Text excerpt:
Google Maps tells us the distance between the campuses of UNLV and Southern California is 264 miles.

Reality tells us the distance between the two in football is that of Las Vegas and Shanghai.

Lane Kiffin hasn't coached a game for the Trojans and reportedly is making just less than $4 million in annual salary, because when you post a laughable NFL record of 5-15 with the Raiders and a dead-flat average one of 7-6 at the University of Tennessee, it's only right you make nearly as much as premier coaches who have done something.

But it's not on Kiffin to defend the number of zeros on his paycheck. The Trojans are paying him in the neighborhood of what Pete Carroll received for winning two national championships and seven Pac-10 titles because they can, because this is what college football has become.

A world of greed.

This is what happens inside the Bowl Championship Series cartel. A top program such as USC's spreads a bit of the wealth across its athletic department but returns most of it to the football program in hopes of getting bigger, stronger, better, richer.

Texas. Florida. Alabama.

All the same.

Kiffin isn't paid this much to coach. Look at his record again. The guy had two first-round NFL Draft picks last season, three of the first 59 selections, the nation's best defensive back and the fifth quarterback chosen, and he couldn't beat UCLA.

Kiffin is paid this much because USC thinks he is the best option at recruiting the most talent while hopefully not receiving many inquiries from those NCAA infractions officials who have made the Los Angeles school a second home of late.

This is how the arms race grows even stronger, why a school such as UNLV and others like it always will struggle to be relevant in football.

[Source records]
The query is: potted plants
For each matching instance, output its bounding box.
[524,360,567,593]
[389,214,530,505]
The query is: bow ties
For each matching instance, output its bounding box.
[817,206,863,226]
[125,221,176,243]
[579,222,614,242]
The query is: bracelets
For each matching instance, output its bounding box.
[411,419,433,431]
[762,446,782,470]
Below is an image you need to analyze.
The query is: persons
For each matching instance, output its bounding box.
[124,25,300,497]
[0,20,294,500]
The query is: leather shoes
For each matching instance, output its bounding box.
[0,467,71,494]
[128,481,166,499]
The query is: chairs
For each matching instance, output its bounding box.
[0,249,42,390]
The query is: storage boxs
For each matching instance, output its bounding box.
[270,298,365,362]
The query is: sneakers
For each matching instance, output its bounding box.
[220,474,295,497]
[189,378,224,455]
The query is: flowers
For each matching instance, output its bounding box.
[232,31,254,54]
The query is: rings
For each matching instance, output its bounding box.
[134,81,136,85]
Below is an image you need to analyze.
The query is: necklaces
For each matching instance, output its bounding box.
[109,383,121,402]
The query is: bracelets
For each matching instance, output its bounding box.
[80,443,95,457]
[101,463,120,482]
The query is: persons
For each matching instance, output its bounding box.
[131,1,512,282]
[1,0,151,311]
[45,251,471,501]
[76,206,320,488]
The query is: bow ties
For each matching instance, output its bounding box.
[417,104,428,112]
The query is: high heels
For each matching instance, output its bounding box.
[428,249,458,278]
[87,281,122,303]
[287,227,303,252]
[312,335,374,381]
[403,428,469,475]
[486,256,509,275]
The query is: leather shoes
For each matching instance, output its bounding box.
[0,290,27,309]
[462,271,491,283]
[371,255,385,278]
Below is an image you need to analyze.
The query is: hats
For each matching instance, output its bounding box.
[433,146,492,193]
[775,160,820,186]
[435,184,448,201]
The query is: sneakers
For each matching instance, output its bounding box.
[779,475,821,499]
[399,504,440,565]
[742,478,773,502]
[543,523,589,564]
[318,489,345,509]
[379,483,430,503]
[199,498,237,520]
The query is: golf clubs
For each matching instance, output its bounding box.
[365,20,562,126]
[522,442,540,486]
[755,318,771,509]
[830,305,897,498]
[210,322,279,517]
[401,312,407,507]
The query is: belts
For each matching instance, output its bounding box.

Given problem:
According to the text on Lane Kiffin's salary at USC, why is Kiffin paid so much? Answer in one to three sentences. The lines are not needed for the task.

Solution to this problem:
Kiffin is paid so much because USC thinks he is the best option for recruiting the most talent while, it hopes, avoiding many inquiries from NCAA infractions officials. The text states that he is not paid this much to coach, citing his poor record.